Second, “That’s a great call.” This is often said in reference to something that was called a foul, which didn’t especially appear to be a foul in real-time, but with benefit of replay you can kind of see a plausible foul. This is often cited as a “great call” because the official picked up on something non-obvious. In my book, this is a run-of-the-mill bad call, because it’s basically calling a foul on a 3. It’s inconsistent application of the rules, because if such things were called consistently there’d be multiple fouls every play.
Third, when outside observers review a game to look for bias, they typically look for “howlers”: completely unjustifiable calls. Well, you’re not really going to find that, because almost every play in the whole game is ambiguous in some way. What bias would look like, if it’s there, is stuff like 3s getting called on one team and 7s going uncalled against the other. When they find this, they typically say something like, “Well there’s not really evidence of bias because these calls are all individually justifiable.” What were you expecting to find?

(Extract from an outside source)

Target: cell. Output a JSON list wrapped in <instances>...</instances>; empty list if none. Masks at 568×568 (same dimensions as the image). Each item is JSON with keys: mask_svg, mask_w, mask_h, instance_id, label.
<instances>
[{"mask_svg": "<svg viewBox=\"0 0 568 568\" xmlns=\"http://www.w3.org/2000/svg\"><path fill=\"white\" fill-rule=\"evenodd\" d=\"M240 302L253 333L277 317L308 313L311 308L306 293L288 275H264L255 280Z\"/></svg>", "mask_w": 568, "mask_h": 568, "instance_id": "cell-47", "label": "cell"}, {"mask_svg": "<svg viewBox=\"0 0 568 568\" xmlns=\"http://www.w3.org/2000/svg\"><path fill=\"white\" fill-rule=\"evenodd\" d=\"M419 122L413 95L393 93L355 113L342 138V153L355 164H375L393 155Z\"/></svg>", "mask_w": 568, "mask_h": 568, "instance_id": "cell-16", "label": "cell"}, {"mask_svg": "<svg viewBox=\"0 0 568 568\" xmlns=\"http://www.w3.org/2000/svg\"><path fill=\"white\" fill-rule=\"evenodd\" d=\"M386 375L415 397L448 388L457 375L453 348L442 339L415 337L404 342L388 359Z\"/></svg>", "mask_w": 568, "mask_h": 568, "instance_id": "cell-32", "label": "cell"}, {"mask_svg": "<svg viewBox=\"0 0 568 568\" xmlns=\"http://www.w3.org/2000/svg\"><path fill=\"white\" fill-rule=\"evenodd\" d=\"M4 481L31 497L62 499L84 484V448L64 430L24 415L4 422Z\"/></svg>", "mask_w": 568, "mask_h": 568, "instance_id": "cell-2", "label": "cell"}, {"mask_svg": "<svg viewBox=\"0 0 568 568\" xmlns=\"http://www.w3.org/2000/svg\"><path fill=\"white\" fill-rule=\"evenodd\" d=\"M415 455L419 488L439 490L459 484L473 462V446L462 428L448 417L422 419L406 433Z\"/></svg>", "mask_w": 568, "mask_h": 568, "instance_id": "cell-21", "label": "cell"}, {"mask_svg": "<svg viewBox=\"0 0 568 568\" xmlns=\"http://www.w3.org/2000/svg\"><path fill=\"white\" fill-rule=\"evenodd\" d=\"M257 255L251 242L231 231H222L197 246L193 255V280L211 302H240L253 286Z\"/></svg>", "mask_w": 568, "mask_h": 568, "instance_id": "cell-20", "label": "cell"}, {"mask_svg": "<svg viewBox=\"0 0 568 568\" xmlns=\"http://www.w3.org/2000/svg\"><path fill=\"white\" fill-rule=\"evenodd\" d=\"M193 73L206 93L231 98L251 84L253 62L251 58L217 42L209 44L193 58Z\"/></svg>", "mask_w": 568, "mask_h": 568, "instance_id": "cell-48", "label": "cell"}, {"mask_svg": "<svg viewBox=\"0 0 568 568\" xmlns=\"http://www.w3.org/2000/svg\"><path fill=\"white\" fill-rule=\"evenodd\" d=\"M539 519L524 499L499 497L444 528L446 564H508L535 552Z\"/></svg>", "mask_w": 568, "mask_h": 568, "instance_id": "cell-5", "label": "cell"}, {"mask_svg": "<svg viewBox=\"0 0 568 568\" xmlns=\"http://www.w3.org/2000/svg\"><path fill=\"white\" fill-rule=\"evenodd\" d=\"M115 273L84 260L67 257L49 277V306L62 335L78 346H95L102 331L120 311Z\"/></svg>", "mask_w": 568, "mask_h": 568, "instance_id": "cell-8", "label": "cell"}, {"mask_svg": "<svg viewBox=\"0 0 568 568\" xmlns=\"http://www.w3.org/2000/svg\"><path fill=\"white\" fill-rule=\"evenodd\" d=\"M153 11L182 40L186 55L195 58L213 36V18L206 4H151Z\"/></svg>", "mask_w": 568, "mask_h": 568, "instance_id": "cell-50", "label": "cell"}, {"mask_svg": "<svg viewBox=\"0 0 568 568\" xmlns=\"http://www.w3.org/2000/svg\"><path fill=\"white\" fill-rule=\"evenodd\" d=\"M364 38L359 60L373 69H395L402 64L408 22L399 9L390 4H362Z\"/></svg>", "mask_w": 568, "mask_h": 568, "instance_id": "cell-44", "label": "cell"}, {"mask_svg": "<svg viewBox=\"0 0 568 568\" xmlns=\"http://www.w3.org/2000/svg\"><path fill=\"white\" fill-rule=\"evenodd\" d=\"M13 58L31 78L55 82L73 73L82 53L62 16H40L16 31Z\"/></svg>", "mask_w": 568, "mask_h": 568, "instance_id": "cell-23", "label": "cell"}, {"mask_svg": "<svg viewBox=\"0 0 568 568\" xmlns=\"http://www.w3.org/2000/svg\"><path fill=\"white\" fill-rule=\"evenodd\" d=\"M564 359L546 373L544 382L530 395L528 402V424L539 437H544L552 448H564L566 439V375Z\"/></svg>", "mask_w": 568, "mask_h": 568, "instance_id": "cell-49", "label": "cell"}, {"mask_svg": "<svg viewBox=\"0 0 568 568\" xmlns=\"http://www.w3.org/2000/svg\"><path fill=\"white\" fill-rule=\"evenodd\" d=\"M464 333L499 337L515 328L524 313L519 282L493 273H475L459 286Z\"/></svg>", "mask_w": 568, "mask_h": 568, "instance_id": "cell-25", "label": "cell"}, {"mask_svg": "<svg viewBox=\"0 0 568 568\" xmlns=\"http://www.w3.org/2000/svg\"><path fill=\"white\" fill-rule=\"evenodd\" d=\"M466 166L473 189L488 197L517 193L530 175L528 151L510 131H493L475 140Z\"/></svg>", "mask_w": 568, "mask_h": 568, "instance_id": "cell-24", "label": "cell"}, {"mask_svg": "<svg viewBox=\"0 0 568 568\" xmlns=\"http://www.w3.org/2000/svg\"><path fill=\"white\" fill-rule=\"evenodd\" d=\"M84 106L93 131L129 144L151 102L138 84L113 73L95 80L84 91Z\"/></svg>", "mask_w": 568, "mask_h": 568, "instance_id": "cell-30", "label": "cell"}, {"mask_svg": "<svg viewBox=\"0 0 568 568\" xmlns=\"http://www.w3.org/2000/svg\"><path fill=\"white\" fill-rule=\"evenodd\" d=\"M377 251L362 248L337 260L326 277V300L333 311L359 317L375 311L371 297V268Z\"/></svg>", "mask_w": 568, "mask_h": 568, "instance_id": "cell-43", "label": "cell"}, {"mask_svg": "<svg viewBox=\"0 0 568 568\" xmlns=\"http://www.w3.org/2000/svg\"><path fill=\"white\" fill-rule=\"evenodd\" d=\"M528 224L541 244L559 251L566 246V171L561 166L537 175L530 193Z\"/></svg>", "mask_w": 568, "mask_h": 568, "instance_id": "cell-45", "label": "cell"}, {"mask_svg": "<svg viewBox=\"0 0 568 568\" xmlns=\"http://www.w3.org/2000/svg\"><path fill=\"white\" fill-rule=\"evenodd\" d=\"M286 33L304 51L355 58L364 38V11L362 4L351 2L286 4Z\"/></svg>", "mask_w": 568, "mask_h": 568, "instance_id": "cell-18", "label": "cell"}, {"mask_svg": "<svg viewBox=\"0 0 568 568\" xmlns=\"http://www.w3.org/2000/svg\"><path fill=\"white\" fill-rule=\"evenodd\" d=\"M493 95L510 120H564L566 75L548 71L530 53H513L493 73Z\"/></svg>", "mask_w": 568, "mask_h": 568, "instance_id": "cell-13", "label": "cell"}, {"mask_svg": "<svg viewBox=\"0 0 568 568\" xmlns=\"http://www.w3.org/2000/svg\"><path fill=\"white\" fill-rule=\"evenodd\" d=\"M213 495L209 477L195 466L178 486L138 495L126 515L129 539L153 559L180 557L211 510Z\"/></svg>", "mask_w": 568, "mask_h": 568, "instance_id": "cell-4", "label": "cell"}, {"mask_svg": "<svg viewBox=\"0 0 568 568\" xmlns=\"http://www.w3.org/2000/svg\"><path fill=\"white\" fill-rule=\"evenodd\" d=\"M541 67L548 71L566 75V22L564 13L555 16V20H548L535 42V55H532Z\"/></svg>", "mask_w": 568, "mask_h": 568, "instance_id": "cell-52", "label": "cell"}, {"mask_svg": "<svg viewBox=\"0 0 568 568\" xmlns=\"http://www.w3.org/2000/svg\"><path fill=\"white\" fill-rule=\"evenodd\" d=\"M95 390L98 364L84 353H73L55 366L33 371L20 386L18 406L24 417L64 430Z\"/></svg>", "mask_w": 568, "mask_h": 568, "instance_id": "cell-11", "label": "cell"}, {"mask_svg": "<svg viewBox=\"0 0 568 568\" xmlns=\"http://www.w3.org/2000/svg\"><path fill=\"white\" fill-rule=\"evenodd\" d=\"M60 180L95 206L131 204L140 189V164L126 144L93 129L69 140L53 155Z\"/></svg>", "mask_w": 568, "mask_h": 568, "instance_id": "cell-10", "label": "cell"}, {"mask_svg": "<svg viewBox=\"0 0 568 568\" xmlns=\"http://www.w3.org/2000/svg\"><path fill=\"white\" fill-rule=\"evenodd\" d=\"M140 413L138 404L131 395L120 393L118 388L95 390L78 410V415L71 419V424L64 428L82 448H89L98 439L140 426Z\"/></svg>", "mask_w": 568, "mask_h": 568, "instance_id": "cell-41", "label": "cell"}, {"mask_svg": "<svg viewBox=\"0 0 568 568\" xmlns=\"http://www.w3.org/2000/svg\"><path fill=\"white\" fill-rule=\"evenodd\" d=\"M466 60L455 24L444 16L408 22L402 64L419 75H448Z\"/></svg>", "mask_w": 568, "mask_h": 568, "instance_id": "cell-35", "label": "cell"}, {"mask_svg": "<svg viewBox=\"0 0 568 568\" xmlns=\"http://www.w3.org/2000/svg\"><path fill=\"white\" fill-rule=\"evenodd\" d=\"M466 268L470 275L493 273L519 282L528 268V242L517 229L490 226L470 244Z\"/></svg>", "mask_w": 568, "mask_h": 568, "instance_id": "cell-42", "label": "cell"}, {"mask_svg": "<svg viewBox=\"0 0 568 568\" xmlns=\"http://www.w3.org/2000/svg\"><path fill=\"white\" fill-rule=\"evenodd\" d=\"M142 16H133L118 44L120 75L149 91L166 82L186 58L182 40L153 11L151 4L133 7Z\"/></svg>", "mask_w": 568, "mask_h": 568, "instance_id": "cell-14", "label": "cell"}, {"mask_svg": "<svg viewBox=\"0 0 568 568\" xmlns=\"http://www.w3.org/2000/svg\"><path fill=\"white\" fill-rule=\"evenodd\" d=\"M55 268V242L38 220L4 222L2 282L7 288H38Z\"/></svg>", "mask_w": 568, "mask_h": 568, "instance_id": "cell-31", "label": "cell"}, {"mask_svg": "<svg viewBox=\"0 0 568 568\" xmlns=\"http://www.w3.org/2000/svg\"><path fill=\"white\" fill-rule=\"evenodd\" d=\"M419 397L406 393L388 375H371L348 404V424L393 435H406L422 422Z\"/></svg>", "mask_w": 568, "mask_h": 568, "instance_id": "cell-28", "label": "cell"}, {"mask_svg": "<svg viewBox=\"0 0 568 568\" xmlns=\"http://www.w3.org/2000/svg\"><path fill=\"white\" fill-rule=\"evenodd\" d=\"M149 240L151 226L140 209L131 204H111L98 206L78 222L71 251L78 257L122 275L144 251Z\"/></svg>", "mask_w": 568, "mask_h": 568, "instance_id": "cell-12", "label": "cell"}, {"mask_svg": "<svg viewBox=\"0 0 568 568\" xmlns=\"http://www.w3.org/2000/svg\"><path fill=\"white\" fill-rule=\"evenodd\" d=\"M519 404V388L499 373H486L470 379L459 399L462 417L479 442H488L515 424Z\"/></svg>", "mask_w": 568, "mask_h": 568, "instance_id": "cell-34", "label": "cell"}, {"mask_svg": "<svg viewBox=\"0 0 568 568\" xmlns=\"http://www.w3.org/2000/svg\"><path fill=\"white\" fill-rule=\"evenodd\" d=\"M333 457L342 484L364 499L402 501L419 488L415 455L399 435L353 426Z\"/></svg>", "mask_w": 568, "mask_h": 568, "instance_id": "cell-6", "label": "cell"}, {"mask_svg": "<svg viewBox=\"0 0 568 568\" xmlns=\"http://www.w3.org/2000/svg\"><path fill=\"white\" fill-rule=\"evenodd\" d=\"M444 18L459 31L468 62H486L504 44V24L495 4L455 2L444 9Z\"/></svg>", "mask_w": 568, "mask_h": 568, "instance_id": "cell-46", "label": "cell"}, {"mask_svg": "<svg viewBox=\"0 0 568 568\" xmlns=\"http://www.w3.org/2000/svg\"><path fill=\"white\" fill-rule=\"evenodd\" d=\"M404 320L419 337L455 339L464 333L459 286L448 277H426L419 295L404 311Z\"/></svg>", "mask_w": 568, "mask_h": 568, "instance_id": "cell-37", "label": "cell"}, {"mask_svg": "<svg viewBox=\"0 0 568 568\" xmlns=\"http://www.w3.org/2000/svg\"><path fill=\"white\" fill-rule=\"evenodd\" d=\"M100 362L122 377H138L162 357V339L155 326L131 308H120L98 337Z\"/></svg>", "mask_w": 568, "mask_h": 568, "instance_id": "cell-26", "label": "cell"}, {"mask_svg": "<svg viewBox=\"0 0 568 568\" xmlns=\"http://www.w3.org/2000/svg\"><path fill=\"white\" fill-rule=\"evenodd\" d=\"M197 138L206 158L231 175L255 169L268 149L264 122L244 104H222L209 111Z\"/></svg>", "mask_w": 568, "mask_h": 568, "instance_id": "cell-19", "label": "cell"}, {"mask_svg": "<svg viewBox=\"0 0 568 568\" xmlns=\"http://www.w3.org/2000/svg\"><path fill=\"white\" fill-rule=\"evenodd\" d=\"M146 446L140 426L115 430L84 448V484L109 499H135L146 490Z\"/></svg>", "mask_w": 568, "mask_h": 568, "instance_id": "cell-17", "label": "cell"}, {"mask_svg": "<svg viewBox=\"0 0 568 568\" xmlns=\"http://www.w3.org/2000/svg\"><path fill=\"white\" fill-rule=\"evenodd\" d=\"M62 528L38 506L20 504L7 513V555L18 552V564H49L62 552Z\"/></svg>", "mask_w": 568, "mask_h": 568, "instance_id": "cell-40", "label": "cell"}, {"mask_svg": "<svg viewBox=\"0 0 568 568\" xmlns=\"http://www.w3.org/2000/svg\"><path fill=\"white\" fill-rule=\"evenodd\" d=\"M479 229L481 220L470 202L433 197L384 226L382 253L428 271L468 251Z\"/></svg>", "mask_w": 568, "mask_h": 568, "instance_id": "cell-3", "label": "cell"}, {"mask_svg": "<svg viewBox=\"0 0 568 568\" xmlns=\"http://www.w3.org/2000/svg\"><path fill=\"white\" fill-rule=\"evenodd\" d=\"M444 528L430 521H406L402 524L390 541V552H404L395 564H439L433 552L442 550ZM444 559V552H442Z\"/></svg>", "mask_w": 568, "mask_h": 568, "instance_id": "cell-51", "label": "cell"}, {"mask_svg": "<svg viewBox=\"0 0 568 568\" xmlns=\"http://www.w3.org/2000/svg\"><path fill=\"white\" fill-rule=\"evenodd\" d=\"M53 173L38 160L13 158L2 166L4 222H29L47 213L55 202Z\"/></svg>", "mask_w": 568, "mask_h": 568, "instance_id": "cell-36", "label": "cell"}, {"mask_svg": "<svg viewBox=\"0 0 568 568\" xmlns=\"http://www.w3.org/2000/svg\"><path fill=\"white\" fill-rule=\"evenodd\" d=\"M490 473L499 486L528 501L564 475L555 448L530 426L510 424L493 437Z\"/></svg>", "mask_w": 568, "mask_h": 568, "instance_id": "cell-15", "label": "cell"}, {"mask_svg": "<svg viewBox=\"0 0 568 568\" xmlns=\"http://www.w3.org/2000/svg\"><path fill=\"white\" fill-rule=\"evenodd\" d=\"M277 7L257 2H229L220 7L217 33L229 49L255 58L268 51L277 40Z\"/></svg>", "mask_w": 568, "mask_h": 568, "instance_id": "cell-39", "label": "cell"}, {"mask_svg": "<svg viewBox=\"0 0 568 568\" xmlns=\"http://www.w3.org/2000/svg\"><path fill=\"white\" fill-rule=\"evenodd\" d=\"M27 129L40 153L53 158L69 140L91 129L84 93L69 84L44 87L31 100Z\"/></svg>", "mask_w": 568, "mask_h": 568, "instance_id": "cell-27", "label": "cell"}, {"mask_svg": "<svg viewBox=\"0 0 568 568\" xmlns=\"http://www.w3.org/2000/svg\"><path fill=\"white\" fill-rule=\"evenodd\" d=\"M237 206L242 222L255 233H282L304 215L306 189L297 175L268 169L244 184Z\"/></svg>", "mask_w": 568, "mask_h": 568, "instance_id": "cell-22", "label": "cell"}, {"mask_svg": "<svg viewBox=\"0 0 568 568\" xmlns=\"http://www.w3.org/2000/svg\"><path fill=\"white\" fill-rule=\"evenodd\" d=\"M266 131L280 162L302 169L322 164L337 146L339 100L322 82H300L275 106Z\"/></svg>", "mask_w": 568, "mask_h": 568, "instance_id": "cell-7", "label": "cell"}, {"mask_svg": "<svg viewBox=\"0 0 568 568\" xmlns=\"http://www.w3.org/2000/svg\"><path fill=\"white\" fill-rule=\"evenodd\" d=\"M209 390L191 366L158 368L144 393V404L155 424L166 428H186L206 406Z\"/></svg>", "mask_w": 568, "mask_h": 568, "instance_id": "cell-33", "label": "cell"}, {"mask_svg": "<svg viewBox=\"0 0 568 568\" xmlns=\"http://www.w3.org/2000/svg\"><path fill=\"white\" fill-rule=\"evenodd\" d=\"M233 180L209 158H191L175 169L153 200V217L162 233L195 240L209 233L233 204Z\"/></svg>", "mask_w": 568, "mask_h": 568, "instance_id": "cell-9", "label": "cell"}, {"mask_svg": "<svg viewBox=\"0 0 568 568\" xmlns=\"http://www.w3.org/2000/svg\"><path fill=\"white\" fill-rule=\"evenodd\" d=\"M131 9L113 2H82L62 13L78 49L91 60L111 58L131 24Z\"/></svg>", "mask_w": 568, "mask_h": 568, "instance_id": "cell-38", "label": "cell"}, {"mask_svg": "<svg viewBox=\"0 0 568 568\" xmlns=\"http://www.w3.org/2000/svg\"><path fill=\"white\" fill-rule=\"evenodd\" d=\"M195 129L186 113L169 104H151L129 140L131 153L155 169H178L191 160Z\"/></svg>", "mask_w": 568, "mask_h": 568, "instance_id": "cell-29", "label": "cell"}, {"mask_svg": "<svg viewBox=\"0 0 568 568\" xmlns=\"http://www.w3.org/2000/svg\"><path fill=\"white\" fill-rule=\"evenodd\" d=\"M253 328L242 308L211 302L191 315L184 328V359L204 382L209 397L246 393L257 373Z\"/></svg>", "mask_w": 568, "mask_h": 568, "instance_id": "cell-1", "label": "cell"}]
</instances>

- “They could have won if they played better.”
I’m surprised how often smart people say some version of this. This is generally a way of one-upping someone who’s complaining about the officiating. The thing is, this is true of literally every team that ever lost a football game. If they had played sufficiently better, they could have won.
What I don’t like about the statement is it’s misleading. It seems to be saying, they didn’t earn the right to c.omplain about the officiating because they didn’t do x, y, or z. But what it’s really saying, logically, is that it’s never valid to complain about the officiating. Which is a fine thing to say, but why not just say that then?
I think the motivation comes from the knowledge that, in your personal life, it’s generally more effective to focus on what you can control than complain about things outside your control.
- People often suggest we shouldn’t worry about the officiating too much because it usually doesn’t determine the outcome of the game. In my view, bad calls determine the outcome of the game all the time, but it’s still not clear we should really care very much.
Football is entertainment. It also has a tremendous amount of luck in various forms: the bounce of the ball, the interaction of play calls, etc. Ref error is just another form of luck. It’s only a problem if the perception of unfairness damages the entertainment value.
Along those lines, I think the trend towards more replay reviews is a mistake. It hurts the entertainment value by slowing down the game. Fairness isn’t the priority. The perception of fairness only matters insofar as it makes the game more entertaining. In moderation, bad calls can even make the game more fun, like a wrestler hitting the opponent with a chair when the ref’s back is turned.
- For those reasons, I don’t see officiating reform as a very important priority. There are, however, some interesting reasons that make it very difficult to achieve.
First, there’s a collective action problem. As long as the officiating is merely incompetent and not crooked, it shouldn’t benefit one team over another in the long-term. Therefore, no one is incentivized to expend the resources to make it better.
The only time someone gets worked up to make changes is when they get screwed over, but then they lack credibility because their complains are seen (rightly) as sour grapes. So in all, it is nearly impossible to have both motivation and credibility at the same time.
The only exception is when the person who gets screwed over has such high status that they can take the credibility hit of sour grapes and still press forward. This is how replay got instituted in the Big 10 and eventually all of college football. Joe Paterno got pissed when Penn State ate a bunch of bad calls in one game and moved to add replay. He was able to succeed because he was arguably the most revered figure in college football (this was pre-scandal), so his cache trumped the sour grapes issue.